## Document excerpt
==========
# Urban bowhunting in texas?????



## Archery King (Nov 10, 2006)

Hello Fellow Freedoom Fighters,

I need help in gaining access to the Boone & Crockett Whitetails less than 2 miles from my house...MY PROBLEM IS: Harris County (Houston, Tx) has a gaining vast number of Whitetails coming into our back yards...due to the city growing (every day) we have consumed all of the neighboring farms for developement. Now due to this developement, a large number of deer have increasingly joined the road kill department of our roads. How do I go about putting these Whitetails on my wall and off the streets? HOW DO I SOLVE THIS PROBLEM

Thank You,

Clay


----------



## Archery King (Nov 10, 2006)

*Bump For...*

Our Freedoms....Please help!!!

Thank You,

Clay


----------



## Archery King (Nov 10, 2006)

*tttttttttt*

I need a bump....please help

Thank You,

Clay


----------



## BigBirdVA (Nov 5, 2002)

Have you contacted the county or city and asked? Unless they deem it an issue - translation = some city council member or relative needs to hit one first - you won't be having any doors opening to you. You need to forget the B&C comment and focus on deer management. Most urban seasons are doe only for the most part.
==========
## Data provided

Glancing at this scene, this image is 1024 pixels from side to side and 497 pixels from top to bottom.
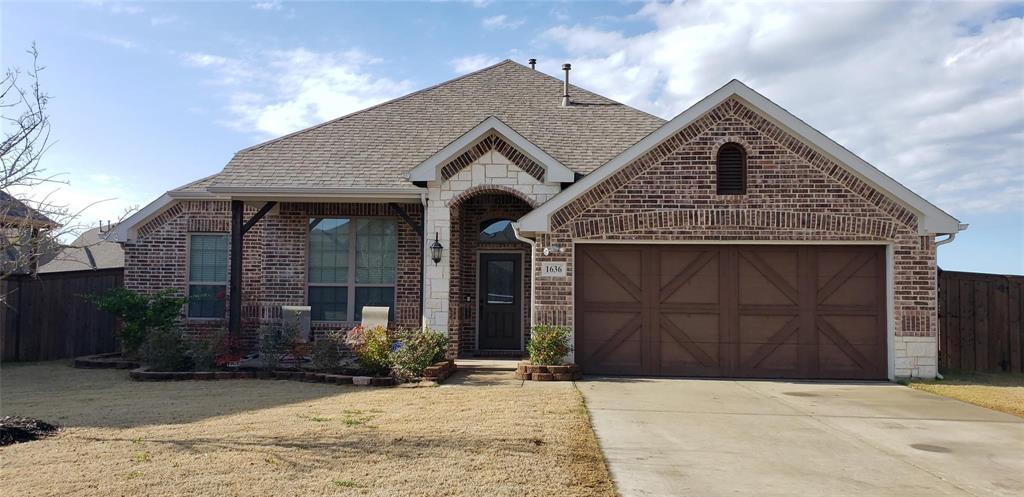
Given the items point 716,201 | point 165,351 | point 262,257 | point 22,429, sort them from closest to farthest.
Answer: point 22,429 < point 165,351 < point 716,201 < point 262,257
==========
## Request 1
Reproduce the urban bowhunting thread from "I need a bump....please" up to and including "the most part.", swapping "deer management" for "wildlife management".
## Request 2
In the urban bowhunting thread, what does BigBirdVA say most urban seasons are?
## Request 3
Extend the urban bowhunting thread with what follows its last post.

## Exercise answer 1
I need a bump....please help

Thank You,

Clay


----------



## BigBirdVA (Nov 5, 2002)

Have you contacted the county or city and asked? Unless they deem it an issue - translation = some city council member or relative needs to hit one first - you won't be having any doors opening to you. You need to forget the B&C comment and focus on wildlife management. Most urban seasons are doe only for the most part.

## Exercise answer 2
Doe only, for the most part.

## Exercise answer 3
----------



## JAVI (Jun 19, 2003)

Ain't gonna happen... but you can contact the local game warden and he'll tell ya' that...


----------



## Cold River Boy (Jun 30, 2008)

We just wait for something to get hit and scoop up the roadkill. Seriously I've heard that some of the areas in SE Harris county have had heards trapped by the game wardens and re-located.


----------



## Archery King (Nov 10, 2006)

*Comments*

TO ME DEER MANAGEMENT (OR ATLEAST HOW I MANAGE MY RANCHES) STARTS WITH REDUCING THE DOE POPULATION FIRST...(THANK YOU FOR THE COMMENT :wink: )...THEN MANAGING HOW MANY BUCKS ARE IN YOUR AREA....THERE ARE HERDS OF DEER IN AND AROUND HARRIS COUNTY...EVERY NIGHT I WATCH A SPECTACULAR GROUP OF BUCKS THAT ARE ALL IN THE 150+ RANGE... ONE BUCK IN PARTICULAR IS A 180+ TYPICAL...oHHH TO DREAM...


----------



## Flintlock1776 (Aug 19, 2006)

In NJ you can bow hunt withing 450 feet of an occupied dwelling only with written permission. If you have a similar law there I'd start knocking on doors. Good luck


----------



## Archery King (Nov 10, 2006)

*response....*

Thank you for that...Harris County requires the same kind of rules...one of the problems though the bucks and land that I am talking about is owned by the Army Corp. of Engineers. How would I go about approaching a situation like that? Please advise....

Best Regards,

Clay


----------



## bhanks55 (Sep 14, 2005)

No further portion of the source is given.